From 1985 until 1990, the editor published The Copson Chronicle, devoted to uncovering the history of the name "Copson" and recording the histories of the people who have borne it. Over the next several months, highlights of the Chronicle will be re-issued on the World Wide Web.
Volume I, Numbers 1 and 2
(1985) follow. For subsequent issues, click below.Volume I, Number 3, (January 1986) including Leicester, Copson Center; Fighting Copsons; and The Elastic Web.
Volume I, Number 4, (October 1986) including The Middle Eastern Branch, Letter from Coventry I, and Official Beer Designated.
June 15, 1989, including Roots Tour, letter from David Ward, Copson Cooking, Their American Cousin, and Copson Notes from All Over.
Little is known about the origins of the name "Copson." In the editor's family, it was generally believed that the name was somehow derived from "Cooper" -- an unlikely hypothesis.
But right in the center of England, near the intersection of Watling Street and the Fosse Way (two great Roman roads), is a village that shows on modern maps as Copston Magna. On an 1830 map, published by William West in The History, Topography, and Directory of Warwickshire, this same village is called Copson. Sean and Sylvia Copson, of Leicester, England, visiting Copston Magna in 1983, were told by the churchwarden of an old milestone reading "Copson."
Surely people who left this village to live and work in nearby towns were called by the name of their place of origin. Today, the world's greatest concentration of Copsons is still to be found in the surrounding area, particularly in Leicester, Coventry, and Nuneaton.
Copston Magna is very old. Sir William Dugdale, in Warwickshire, Being a Concise Description of the Different Towns and Villages (1817), said the place owes its name "to one Copst, a possessor of it in the time of the Saxons." But according to The Place Names of Warwickshire, published at Cambridge in 1936, the name is of Scandinavian origin, and "Copston" means "Copsi's Farm." Since this area was once occupied by Danes or "Vikings," the name would not have been unusual. Still a third possibility is that the name comes from "cop," which is Old English for hill.

- The data

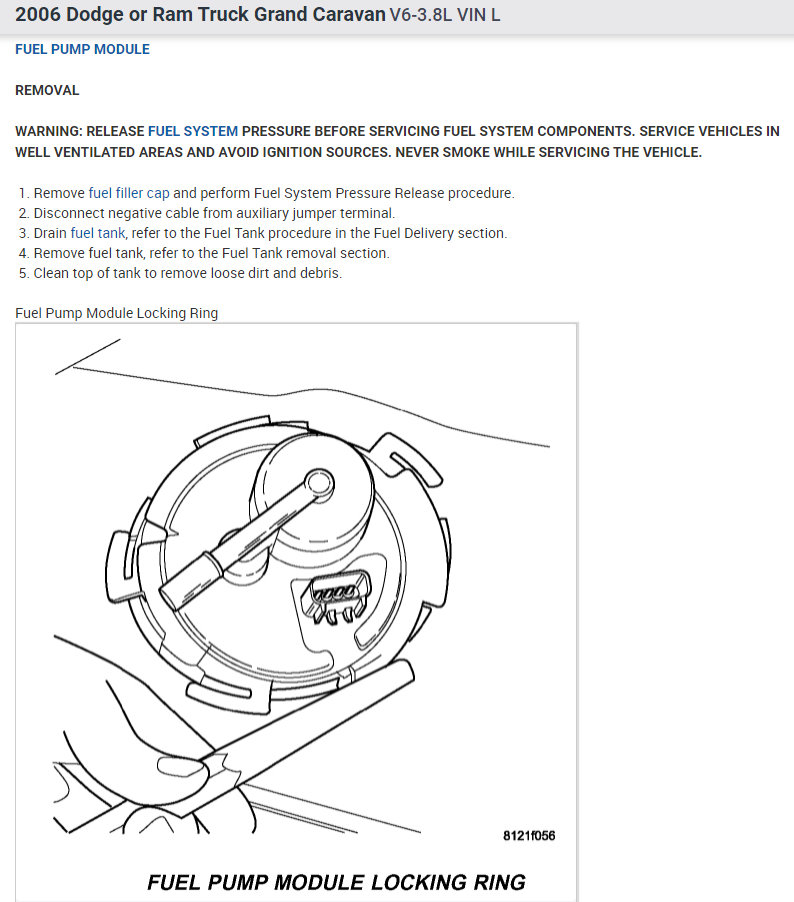 2006 Dodge or Ram Truck Grand Caravan V6-3.8L VIN L

FUEL PUMP MODULE

REMOVAL

WARNING: RELEASE FUEL SYSTEM PRESSURE BEFORE SERVICING FUEL SYSTEM COMPONENTS. SERVICE VEHICLES IN WELL VENTILATED AREAS AND AVOID IGNITION SOURCES. NEVER SMOKE WHILE SERVICING THE VEHICLE.

1. Remove fuel filler cap and perform Fuel System Pressure Release procedure.
2. Disconnect negative cable from auxiliary jumper terminal.
3. Drain fuel tank, refer to the Fuel Tank procedure in the Fuel Delivery section.
4. Remove fuel tank, refer to the Fuel Tank removal section.
5. Clean top of tank to remove loose dirt and debris.

Fuel Pump Module Locking Ring

8121f056

FUEL PUMP MODULE LOCKING RING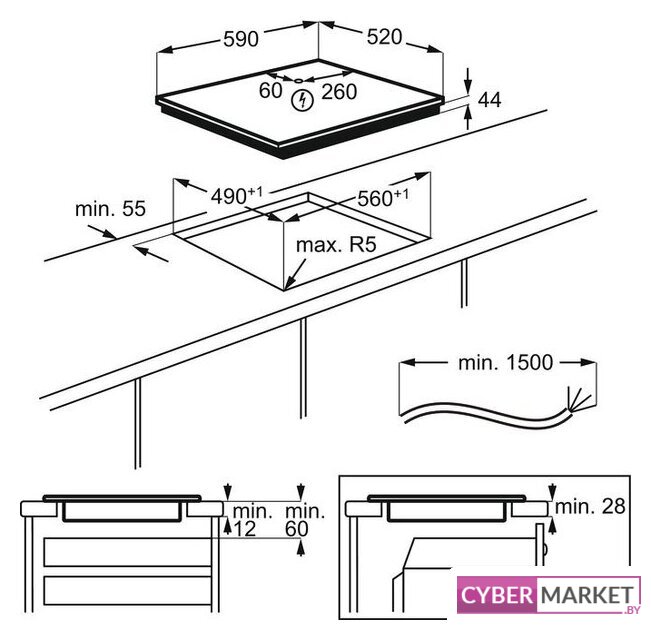 590
520
60
260
44
min. 55
$490^{+1}$
$560^{+1}$
max. R5
min. 1500
min.
12
min.
60
min. 28
CYBER MARKET
.BY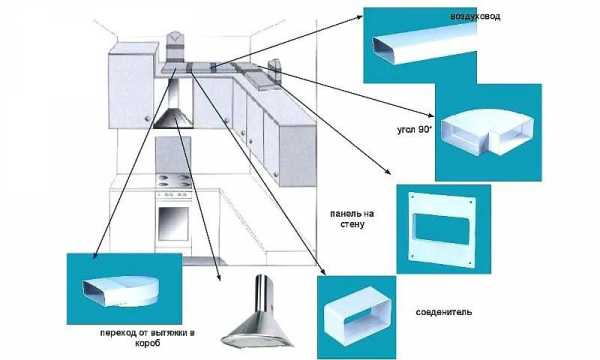 воздуховод

угол 90°

панель на стену

соеденитель

переход от вытяжки в короб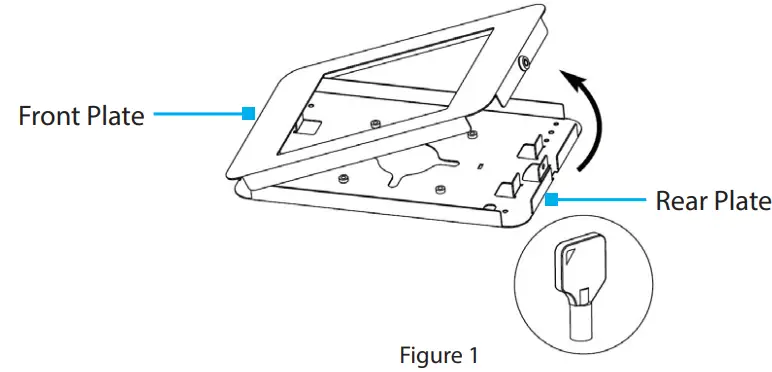 Front Plate

Rear Plate

Figure 1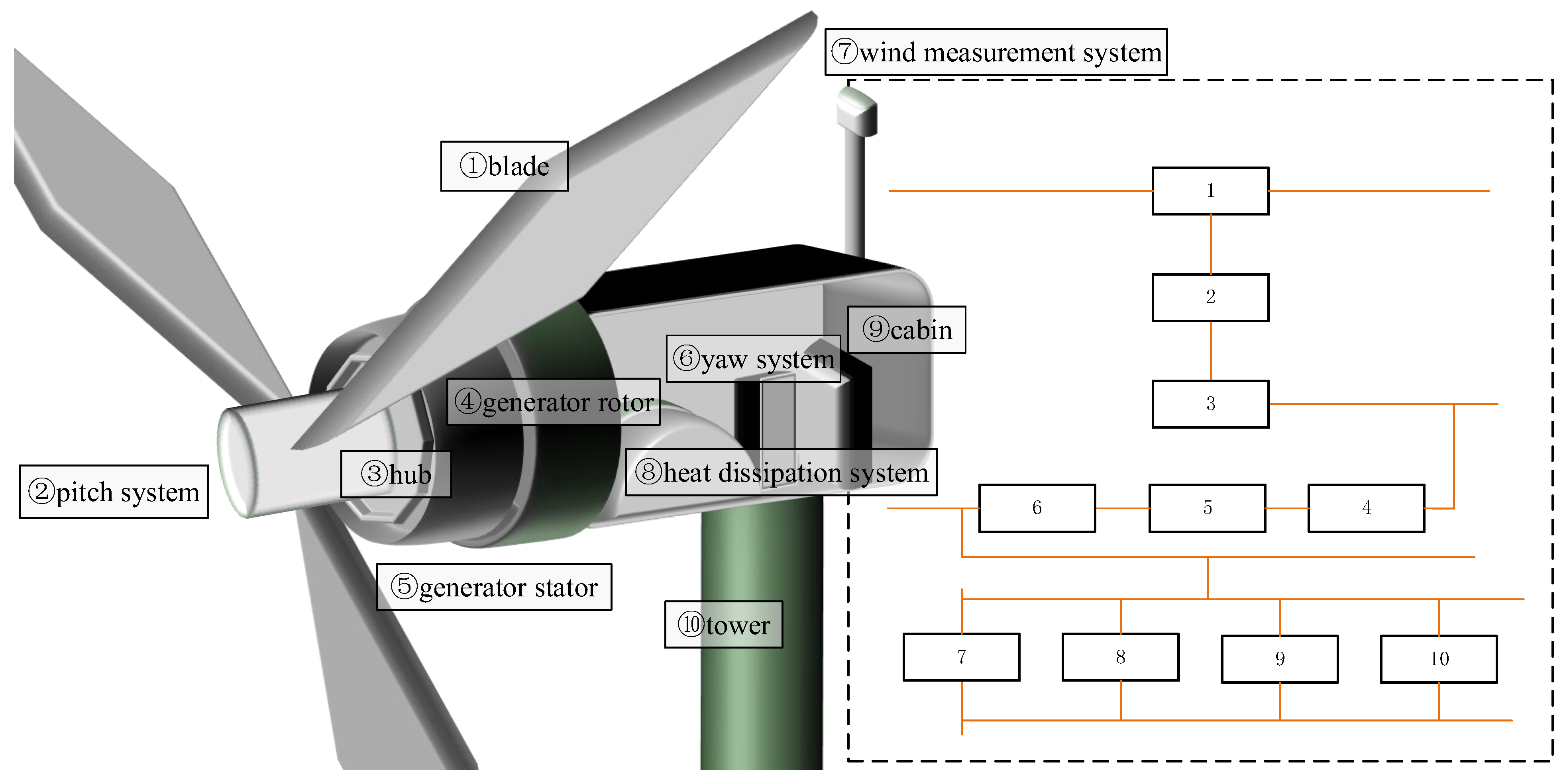 ⑦wind measurement system

①blade

⑨cabin

⑥yaw system

④generator rotor

③hub

⑧heat dissipation system

②pitch system

⑤generator stator

⑩tower

1

2

3

6

5

4

7

8

9

10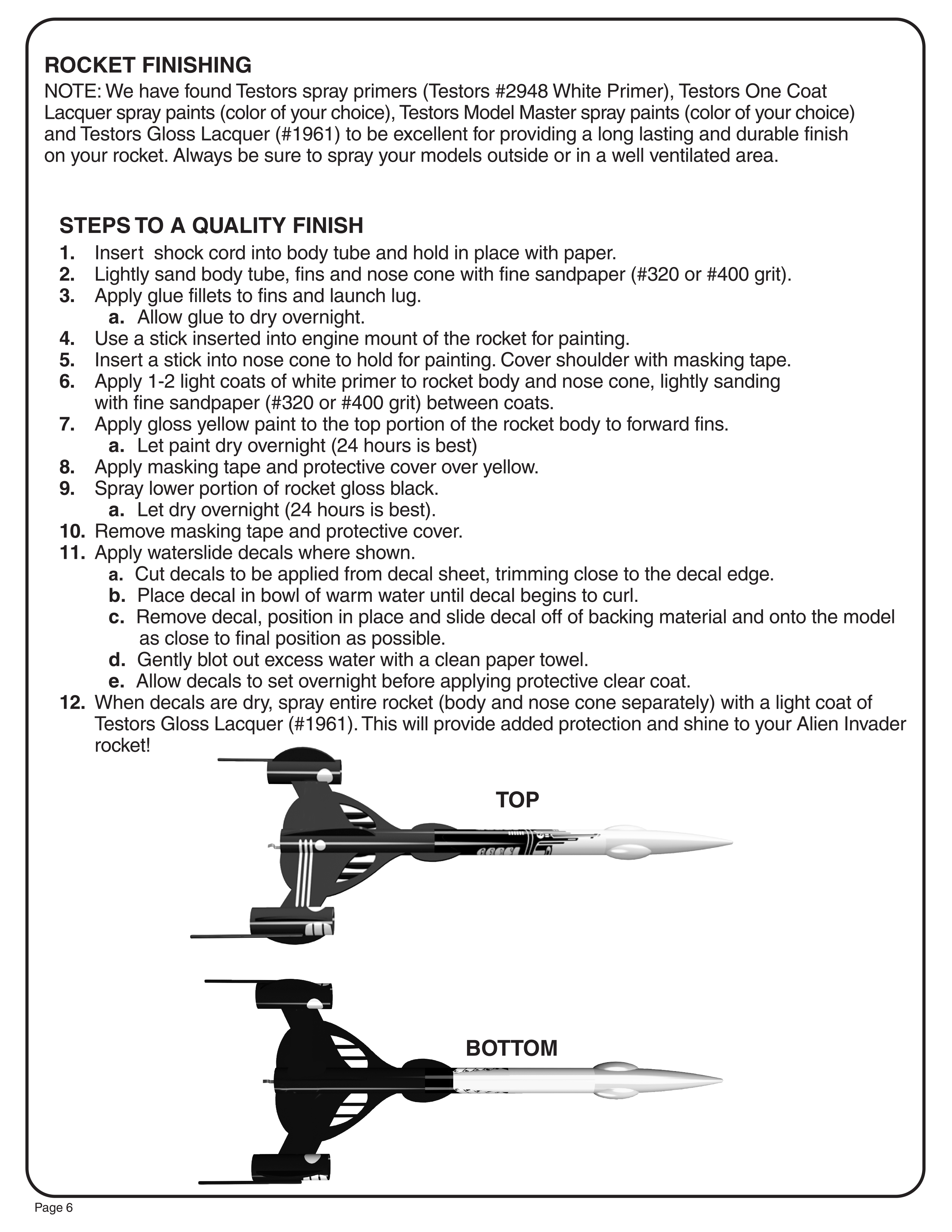 ROCKET FINISHING
NOTE: We have found Testors spray primers (Testors #2948 White Primer), Testors One Coat Lacquer spray paints (color of your choice), Testors Model Master spray paints (color of your choice) and Testors Gloss Lacquer (#1961) to be excellent for providing a long lasting and durable finish on your rocket. Always be sure to spray your models outside or in a well ventilated area.

STEPS TO A QUALITY FINISH
1. Insert shock cord into body tube and hold in place with paper.
2. Lightly sand body tube, fins and nose cone with fine sandpaper (#320 or #400 grit).
3. Apply glue fillets to fins and launch lug.
a. Allow glue to dry overnight.
4. Use a stick inserted into engine mount of the rocket for painting.
5. Insert a stick into nose cone to hold for painting. Cover shoulder with masking tape.
6. Apply 1-2 light coats of white primer to rocket body and nose cone, lightly sanding with fine sandpaper (#320 or #400 grit) between coats.
7. Apply gloss yellow paint to the top portion of the rocket body to forward fins.
a. Let paint dry overnight (24 hours is best)
8. Apply masking tape and protective cover over yellow.
9. Spray lower portion of rocket gloss black.
a. Let dry overnight (24 hours is best).
10. Remove masking tape and protective cover.
11. Apply waterslide decals where shown.
a. Cut decals to be applied from decal sheet, trimming close to the decal edge.
b. Place decal in bowl of warm water until decal begins to curl.
c. Remove decal, position in place and slide decal off of backing material and onto the model as close to final position as possible.
d. Gently blot out excess water with a clean paper towel.
e. Allow decals to set overnight before applying protective clear coat.
12. When decals are dry, spray entire rocket (body and nose cone separately) with a light coat of Testors Gloss Lacquer (#1961). This will provide added protection and shine to your Alien Invader rocket!

TOP

BOTTOM

Page 6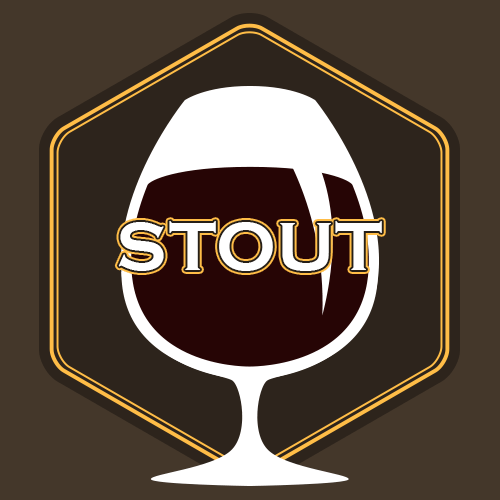 STOUT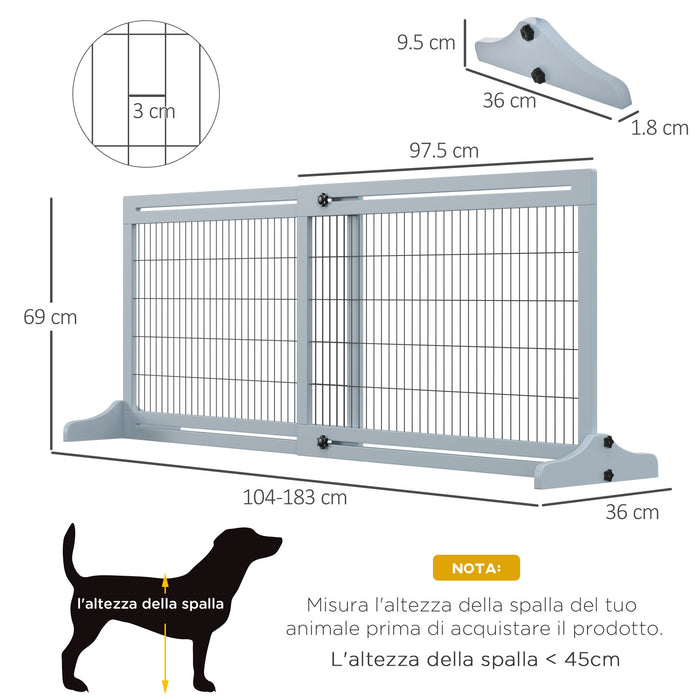 3 cm

9.5 cm

36 cm

1.8 cm

97.5 cm

69 cm

104-183 cm

36 cm

l'altezza della spalla

NOTA:

Misura l'altezza della spalla del tuo animale prima di acquistare il prodotto.

L'altezza della spalla < 45cm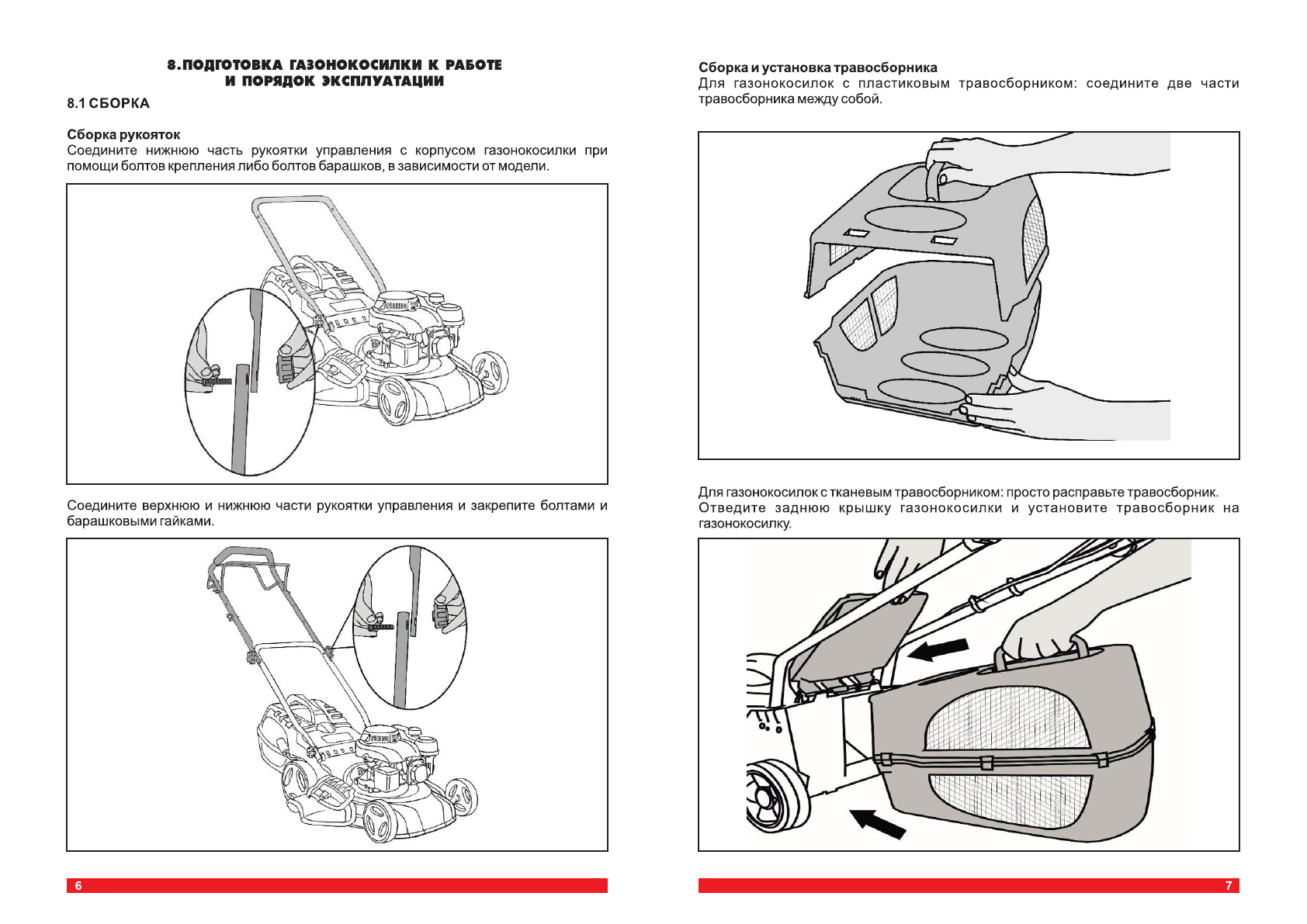 8.ПОДГОТОВКА ГАЗОНОКОСИЛКИ К РАБОТЕ
И ПОРЯДОК ЭКСПЛУАТАЦИИ

8.1 СБОРКА

Сборка рукояток
Соедините нижнюю часть рукоятки управления с корпусом газонокосилки при помощи болтов крепления либо болтов барашков, в зависимости от модели.

Соедините верхнюю и нижнюю части рукоятки управления и закрепите болтами и барашковыми гайками.

6

Сборка и установка травосборника
Для газонокосилок с пластиковым травосборником: соедините две части травосборника между собой.

Для газонокосилок с тканевым травосборником: просто расправьте травосборник.
Отведите заднюю крышку газонокосилки и установите травосборник на газонокосилку.

7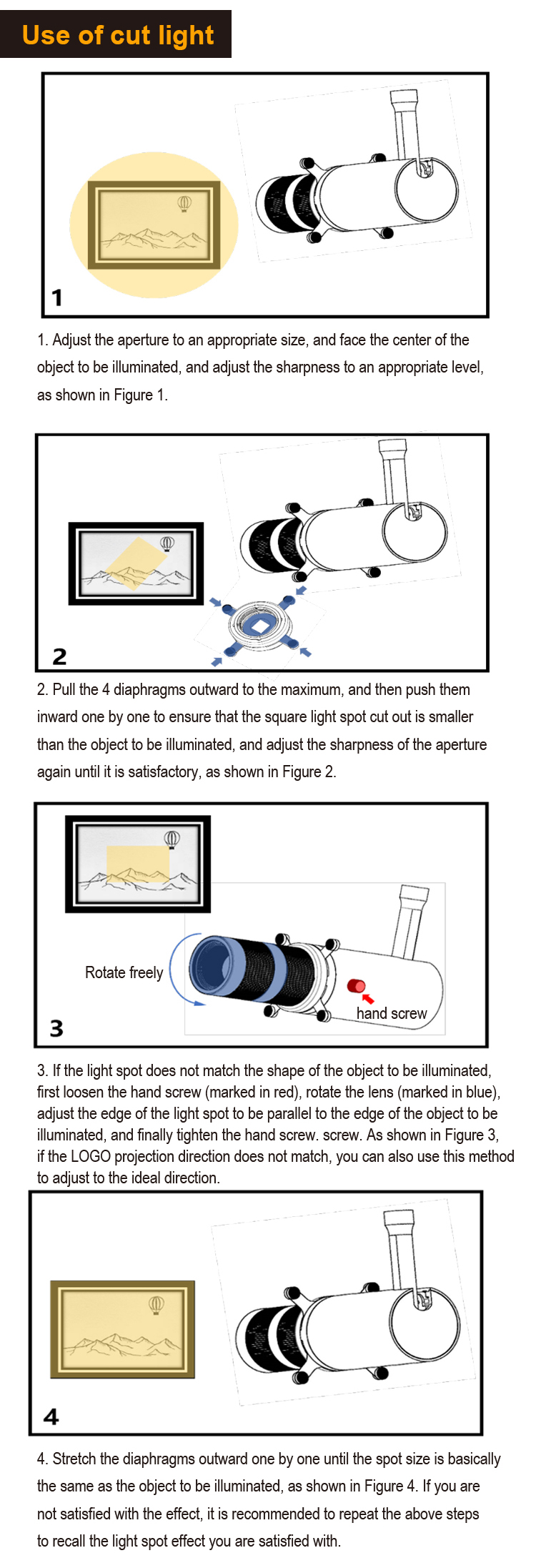 Use of cut light

1

1. Adjust the aperture to an appropriate size, and face the center of the object to be illuminated, and adjust the sharpness to an appropriate level, as shown in Figure 1.

2

2. Pull the 4 diaphragms outward to the maximum, and then push them inward one by one to ensure that the square light spot cut out is smaller than the object to be illuminated, and adjust the sharpness of the aperture again until it is satisfactory, as shown in Figure 2.

Rotate freely

hand screw

3

3. If the light spot does not match the shape of the object to be illuminated, first loosen the hand screw (marked in red), rotate the lens (marked in blue), adjust the edge of the light spot to be parallel to the edge of the object to be illuminated, and finally tighten the hand screw. screw. As shown in Figure 3, if the LOGO projection direction does not match, you can also use this method to adjust to the ideal direction.

4

4. Stretch the diaphragms outward one by one until the spot size is basically the same as the object to be illuminated, as shown in Figure 4. If you are not satisfied with the effect, it is recommended to repeat the above steps to recall the light spot effect you are satisfied with.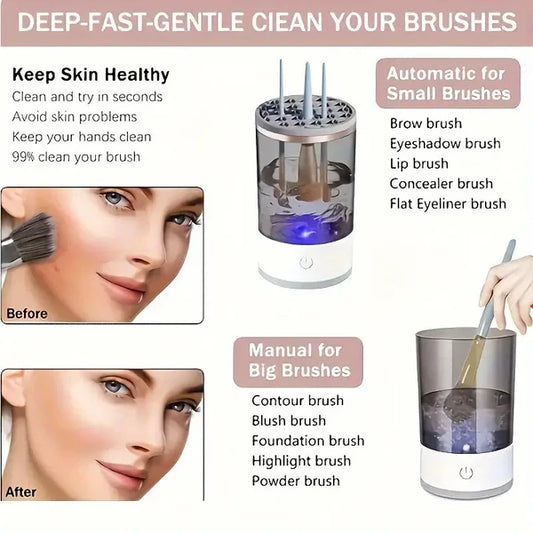 DEEP-FAST-GENTLE CIEAN YOUR BRUSHES

Keep Skin Healthy
Clean and try in seconds
Avoid skin problems
Keep your hands clean
99% clean your brush

Before

After

Automatic for Small Brushes
Brow brush
Eyeshadow brush
Lip brush
Concealer brush
Flat Eyeliner brush

Manual for Big Brushes
Contour brush
Blush brush
Foundation brush
Highlight brush
Powder brush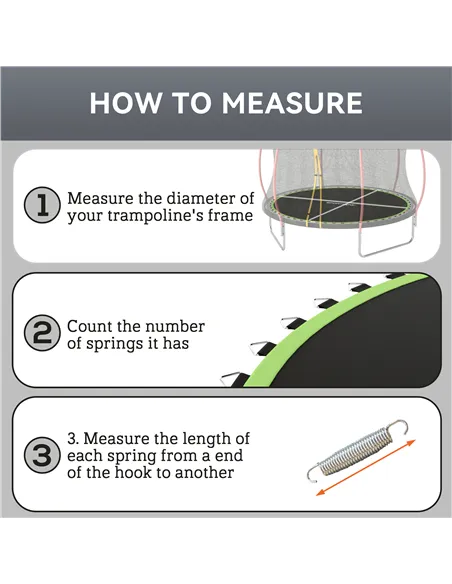 HOW TO MEASURE

1 Measure the diameter of your trampoline's frame

2 Count the number of springs it has

3 3. Measure the length of each spring from a end of the hook to another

- Parts of the exercise
**1)** Answer these questions about the Copson name history:
(a) Between which years was The Copson Chronicle published?
(b) What name does the 1830 map give the village now shown as Copston Magna?
(c) According to The Place Names of Warwickshire, what does "Copston" mean?
**2)** Please copy everything in the Copson name history from "From 1985 until" down to "The Elastic Web.".
**3)** Write what comes next in the Copson name history, picking up after its last sentence.
The listing is separate material, unrelated to the Copson name history.

- Exercise results
**1)**
(a) From 1985 until 1990.
(b) Copson.
(c) "Copsi's Farm."

**2)**
From 1985 until 1990, the editor published The Copson Chronicle, devoted to uncovering the history of the name "Copson" and recording the histories of the people who have borne it. Over the next several months, highlights of the Chronicle will be re-issued on the World Wide Web.
Volume I, Numbers 1 and 2
(1985) follow. For subsequent issues, click below.Volume I, Number 3, (January 1986) including Leicester, Copson Center; Fighting Copsons; and The Elastic Web.

**3)**
Letter from Leicester
Miss Mabel Frances Copson, of Leicester, has sent in a wonderful letter about the Copson homeland. According to Miss Copson, who is 93, the Fosse Way "passes through some of the most beautiful villages and scenery in England."
"Leicester and the County of Leicestershire are steeped in English history," she writes. "In AD 60, a great heroine, Queen Boadicea of the Iceni tribe, led a revolt of her tribespeople against the Roman army of occupation after she had been humiliated and her two daughters had been raped. She utterly destroyed Colchester, London, and St. Alban's, then set off along Watling Street to destroy the Roman supply base at Coventry. She was unfortunately defeated at the Battle of Mancetter, a small village about 20 miles from Leicester -- but left 70,000 Roman dead in her campaign."
Miss Copson describes a number of other historic sites around the Leicester area. American readers may be interested (or amazed) to learn that "Leicester" is pronounced "Lester."
A Philadelphia Story
Many Copsons who came to the United States were involved in the manufacture of textiles. Muriel Copson, of Lima, Pennsylvania -- a most excellent correspondent -- tells the story of one family's arrival not very long ago.
"Courtaulds in Coventry asked for volunteers to come out to Marcus Hook, PA, to help erect the first spinning machines to make rayon in this country. My father, Ernest David, and a few others volunteered. They arrived on July 4, 1910, and it was expected that the group would return to England after 8 months; but all decided that it was a challenge and elected to stay on. Courtaulds asked Mother if she would like to come out, bringing me, and if she did not enjoy the venture, Courtaulds would take care of our return.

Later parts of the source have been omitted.